Exercise goal - In the passage on HIV testing among people who inject drugs, explain in one to three sentences why the Estonia study is described as finding that people who knew they were HIV-positive showed only "some protective behaviors."

A 2004 to 2007 study in Ukraine with 1,798 IDUs, 30% married, (76% male) found that those who had HIV testing and counseling, and knew that they were HIV-positive were significantly more likely to practice safe sex than those who did not know their serostatus or who knew that they were HIV negative. For both those who received HIV testing and counseling and those who received HIV testing and counseling plus outreach by a former drug user showed that the proportion of respondents engaged in drug, needle and sex risk behaviors was reduced significantly from the start of the intervention through the six month follow up. HTC is as effective as “more expensive and time consuming approaches” with outreach (Booth et al., 2009: 1872). However, females were more likely to have had unprotected vaginal or anal sex and more likely to have sex with a partner who was also an IDU.

A study in South Africa with 28 drug-using sex workers found that 23 accepted HIV testing when offered no cost rapid testing (Needle et al., 2008; Parry et al., 2008; Parry et al., 2009).

A study from 2002-2004 evaluated the needle use and sexual practices of 266 injecting drug users in Tallinn, Estonia found that those who knew they were HIV-positive engaged in some protective behaviors. The participants had an average age of 25, were 88% male, and had HIV tests. The study found that although 93% of participants knew that HIV could be passed through shared needles and 98% knew that it could be spread through unprotected sex, half of the participants had shared a needle in the last ninety days and 26% had engaged in unprotected sex. However, those who knew that they were HIV-positive were found to be significantly less likely to have given their needles to others: 9% of HIV-positive participants who knew their status lent their needles after use, as compared to 25% of participants who were HIV-positive but did not know their status. Knowledge of one’s HIV serostatus did not impact the likelihood of having unprotected sex.

Records -
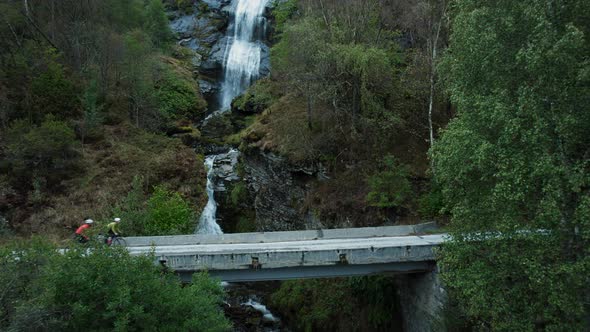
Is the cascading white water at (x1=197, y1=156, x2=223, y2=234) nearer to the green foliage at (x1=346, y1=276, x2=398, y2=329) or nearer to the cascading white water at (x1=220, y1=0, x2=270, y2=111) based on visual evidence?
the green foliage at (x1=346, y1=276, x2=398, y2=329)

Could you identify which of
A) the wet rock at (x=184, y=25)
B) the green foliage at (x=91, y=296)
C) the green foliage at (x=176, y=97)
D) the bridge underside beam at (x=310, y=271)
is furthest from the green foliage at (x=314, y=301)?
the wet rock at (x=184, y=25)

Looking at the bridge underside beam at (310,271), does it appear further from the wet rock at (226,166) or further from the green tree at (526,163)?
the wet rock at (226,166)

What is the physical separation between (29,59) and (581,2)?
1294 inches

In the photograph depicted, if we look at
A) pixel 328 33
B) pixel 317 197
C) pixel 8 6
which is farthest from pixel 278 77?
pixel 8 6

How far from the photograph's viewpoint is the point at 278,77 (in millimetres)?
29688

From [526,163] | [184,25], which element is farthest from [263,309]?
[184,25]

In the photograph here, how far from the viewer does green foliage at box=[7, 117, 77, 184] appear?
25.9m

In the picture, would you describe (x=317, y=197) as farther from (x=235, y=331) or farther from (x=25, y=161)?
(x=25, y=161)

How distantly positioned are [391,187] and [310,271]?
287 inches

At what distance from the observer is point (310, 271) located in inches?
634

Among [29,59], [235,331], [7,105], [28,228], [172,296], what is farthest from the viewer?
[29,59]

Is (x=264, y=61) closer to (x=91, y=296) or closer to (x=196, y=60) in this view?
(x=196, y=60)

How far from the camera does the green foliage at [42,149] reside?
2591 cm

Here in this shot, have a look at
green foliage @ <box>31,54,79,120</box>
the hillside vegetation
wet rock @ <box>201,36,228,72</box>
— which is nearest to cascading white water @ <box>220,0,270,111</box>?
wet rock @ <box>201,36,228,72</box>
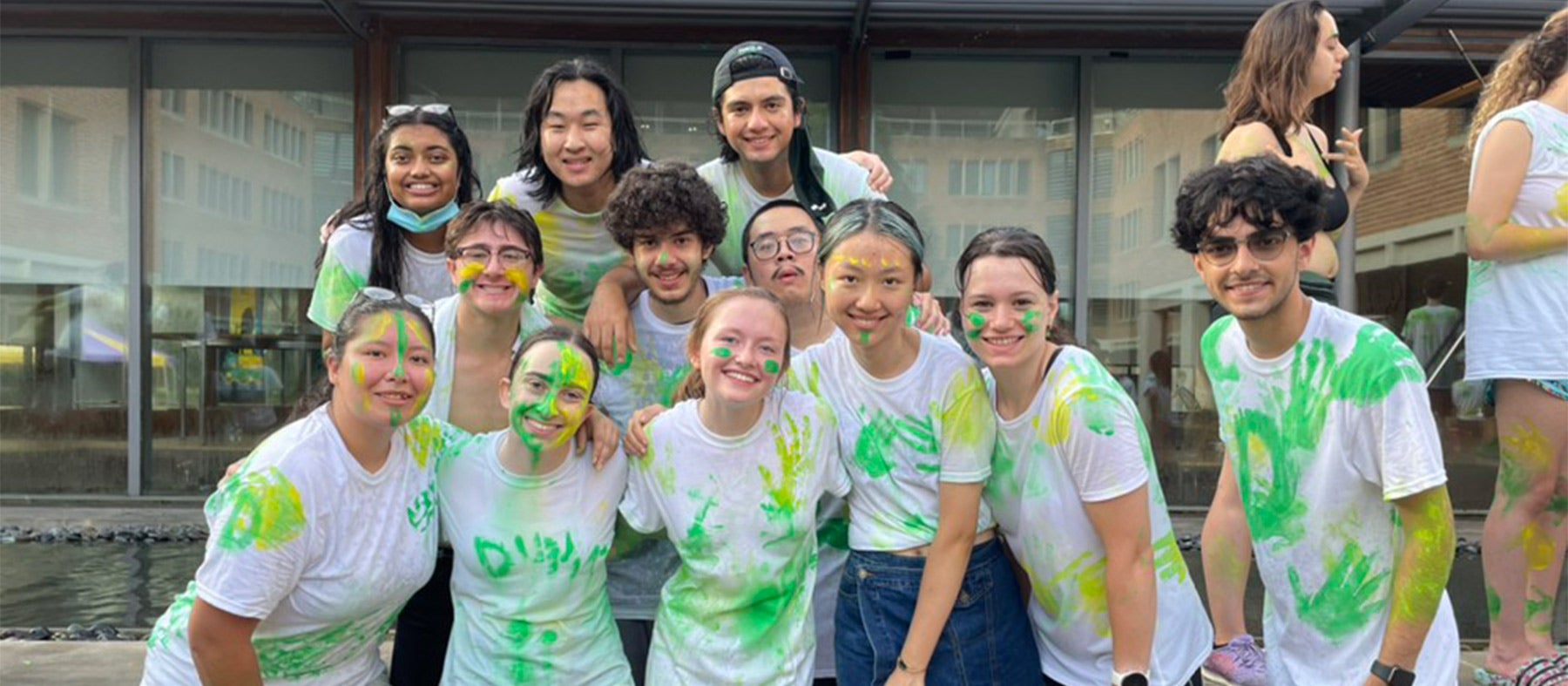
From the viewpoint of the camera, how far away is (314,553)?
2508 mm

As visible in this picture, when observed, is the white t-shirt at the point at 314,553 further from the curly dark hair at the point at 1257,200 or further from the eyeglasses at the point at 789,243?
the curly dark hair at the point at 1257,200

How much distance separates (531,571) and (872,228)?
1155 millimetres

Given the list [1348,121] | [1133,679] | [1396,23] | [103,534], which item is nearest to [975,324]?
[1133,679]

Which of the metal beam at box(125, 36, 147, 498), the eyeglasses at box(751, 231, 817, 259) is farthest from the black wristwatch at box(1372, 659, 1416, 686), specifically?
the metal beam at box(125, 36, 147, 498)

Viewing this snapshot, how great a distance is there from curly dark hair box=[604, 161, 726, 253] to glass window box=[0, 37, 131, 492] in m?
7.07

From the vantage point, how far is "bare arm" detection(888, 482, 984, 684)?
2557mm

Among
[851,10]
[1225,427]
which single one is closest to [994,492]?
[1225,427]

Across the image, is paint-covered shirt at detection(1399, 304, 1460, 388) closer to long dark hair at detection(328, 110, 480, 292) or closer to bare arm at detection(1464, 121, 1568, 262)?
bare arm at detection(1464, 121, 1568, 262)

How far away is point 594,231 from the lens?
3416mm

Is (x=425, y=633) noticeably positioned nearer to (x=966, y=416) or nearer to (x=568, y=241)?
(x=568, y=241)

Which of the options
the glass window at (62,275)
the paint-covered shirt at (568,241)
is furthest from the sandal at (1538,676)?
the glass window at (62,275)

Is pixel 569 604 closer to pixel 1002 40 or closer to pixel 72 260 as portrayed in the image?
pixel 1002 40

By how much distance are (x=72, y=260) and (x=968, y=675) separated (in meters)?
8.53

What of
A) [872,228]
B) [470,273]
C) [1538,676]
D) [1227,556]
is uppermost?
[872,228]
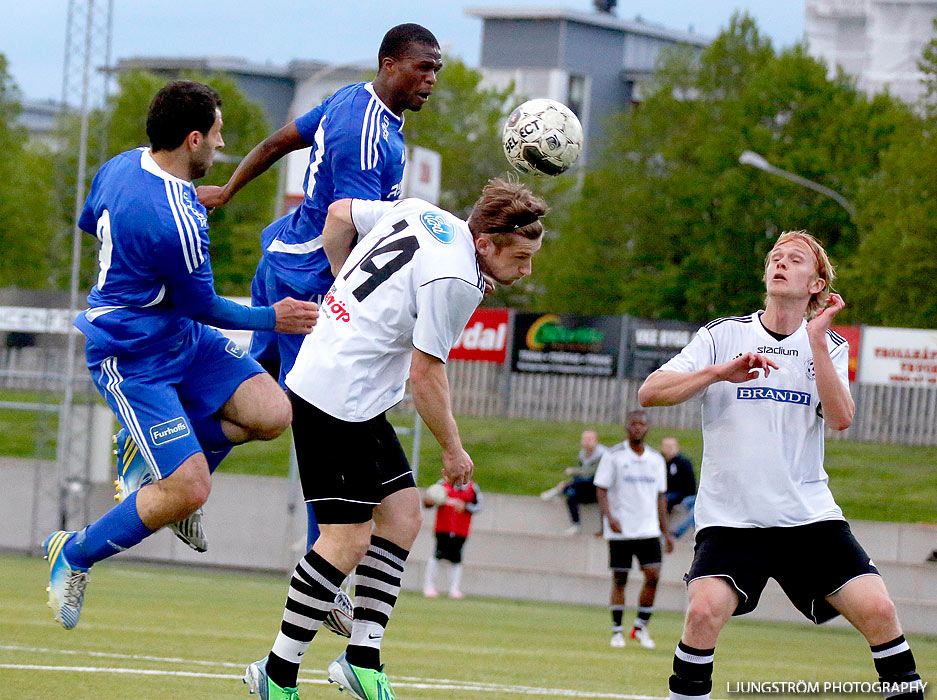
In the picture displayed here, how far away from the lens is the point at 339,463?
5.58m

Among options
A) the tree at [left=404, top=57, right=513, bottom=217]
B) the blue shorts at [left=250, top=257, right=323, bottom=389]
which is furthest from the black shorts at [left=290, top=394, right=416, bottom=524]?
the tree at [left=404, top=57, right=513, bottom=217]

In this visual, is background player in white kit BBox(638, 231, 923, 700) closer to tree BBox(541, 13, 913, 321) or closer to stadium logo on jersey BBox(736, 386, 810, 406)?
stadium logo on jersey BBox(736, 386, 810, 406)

* * *

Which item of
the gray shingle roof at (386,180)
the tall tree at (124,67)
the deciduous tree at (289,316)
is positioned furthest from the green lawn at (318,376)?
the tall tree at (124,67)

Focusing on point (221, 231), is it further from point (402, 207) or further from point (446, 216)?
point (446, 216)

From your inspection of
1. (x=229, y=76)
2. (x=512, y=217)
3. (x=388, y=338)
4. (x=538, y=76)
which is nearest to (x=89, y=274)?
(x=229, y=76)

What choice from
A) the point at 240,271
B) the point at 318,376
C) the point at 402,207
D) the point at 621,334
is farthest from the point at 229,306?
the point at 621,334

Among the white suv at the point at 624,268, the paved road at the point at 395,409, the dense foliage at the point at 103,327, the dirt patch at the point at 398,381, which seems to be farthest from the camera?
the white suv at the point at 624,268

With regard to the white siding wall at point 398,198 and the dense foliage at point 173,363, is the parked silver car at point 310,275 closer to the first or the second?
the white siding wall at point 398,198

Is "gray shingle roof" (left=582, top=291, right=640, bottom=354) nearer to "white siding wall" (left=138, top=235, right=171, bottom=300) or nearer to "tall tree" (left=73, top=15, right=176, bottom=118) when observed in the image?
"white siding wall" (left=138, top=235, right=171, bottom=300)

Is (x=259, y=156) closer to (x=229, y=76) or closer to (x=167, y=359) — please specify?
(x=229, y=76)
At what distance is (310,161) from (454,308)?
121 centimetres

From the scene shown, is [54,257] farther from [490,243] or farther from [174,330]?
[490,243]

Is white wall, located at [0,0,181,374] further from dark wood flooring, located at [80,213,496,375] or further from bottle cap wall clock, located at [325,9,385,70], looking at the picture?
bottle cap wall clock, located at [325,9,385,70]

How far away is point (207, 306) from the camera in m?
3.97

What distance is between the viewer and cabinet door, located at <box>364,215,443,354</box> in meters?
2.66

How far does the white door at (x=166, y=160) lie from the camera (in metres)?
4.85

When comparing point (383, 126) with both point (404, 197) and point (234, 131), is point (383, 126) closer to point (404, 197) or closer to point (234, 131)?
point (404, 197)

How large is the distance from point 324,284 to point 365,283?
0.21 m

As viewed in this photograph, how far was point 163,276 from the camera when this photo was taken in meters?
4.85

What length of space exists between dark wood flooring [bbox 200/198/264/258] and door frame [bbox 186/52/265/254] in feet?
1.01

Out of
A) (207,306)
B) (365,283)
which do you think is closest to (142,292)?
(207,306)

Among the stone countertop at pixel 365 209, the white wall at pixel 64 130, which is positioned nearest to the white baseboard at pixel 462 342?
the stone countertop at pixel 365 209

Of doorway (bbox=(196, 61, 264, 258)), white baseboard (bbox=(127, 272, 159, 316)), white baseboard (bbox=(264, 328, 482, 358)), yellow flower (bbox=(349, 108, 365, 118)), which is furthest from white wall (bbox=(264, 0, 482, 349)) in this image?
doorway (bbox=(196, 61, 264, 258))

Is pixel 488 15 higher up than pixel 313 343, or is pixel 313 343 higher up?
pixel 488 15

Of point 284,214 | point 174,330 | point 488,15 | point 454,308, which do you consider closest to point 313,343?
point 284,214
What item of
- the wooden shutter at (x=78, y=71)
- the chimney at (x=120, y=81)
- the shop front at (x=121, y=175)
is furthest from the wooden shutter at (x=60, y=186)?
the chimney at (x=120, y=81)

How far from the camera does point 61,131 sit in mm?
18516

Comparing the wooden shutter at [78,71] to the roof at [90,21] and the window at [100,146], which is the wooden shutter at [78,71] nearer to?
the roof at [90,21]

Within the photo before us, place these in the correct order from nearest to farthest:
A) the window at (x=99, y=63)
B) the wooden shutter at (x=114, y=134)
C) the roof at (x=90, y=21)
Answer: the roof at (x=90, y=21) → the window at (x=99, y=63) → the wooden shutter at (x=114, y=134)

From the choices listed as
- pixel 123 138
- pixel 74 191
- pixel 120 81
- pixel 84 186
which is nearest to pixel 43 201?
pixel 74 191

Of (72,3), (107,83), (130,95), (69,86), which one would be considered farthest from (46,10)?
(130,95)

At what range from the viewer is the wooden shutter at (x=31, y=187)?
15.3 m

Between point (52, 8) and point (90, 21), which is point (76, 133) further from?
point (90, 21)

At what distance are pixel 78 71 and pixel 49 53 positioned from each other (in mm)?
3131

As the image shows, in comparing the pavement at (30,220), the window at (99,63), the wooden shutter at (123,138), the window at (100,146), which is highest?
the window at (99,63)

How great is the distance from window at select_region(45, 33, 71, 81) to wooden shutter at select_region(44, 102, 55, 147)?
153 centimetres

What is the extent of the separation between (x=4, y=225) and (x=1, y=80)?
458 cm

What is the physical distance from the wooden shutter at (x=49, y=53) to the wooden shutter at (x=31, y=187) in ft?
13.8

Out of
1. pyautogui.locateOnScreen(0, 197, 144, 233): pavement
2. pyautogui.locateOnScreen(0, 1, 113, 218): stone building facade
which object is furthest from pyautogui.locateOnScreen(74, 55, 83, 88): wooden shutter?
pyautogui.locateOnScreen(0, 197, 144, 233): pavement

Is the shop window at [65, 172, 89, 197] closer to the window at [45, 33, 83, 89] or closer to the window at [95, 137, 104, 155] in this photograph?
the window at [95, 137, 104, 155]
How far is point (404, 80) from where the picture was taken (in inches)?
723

Solution - Those who knew they were HIV-positive were much less likely to give their needles to others. Only 9% of them lent needles after use, compared with 25% of HIV-positive people who didn't know their status. Knowing their status had no effect on how likely they were to have unprotected sex, so the protection showed up in only one area.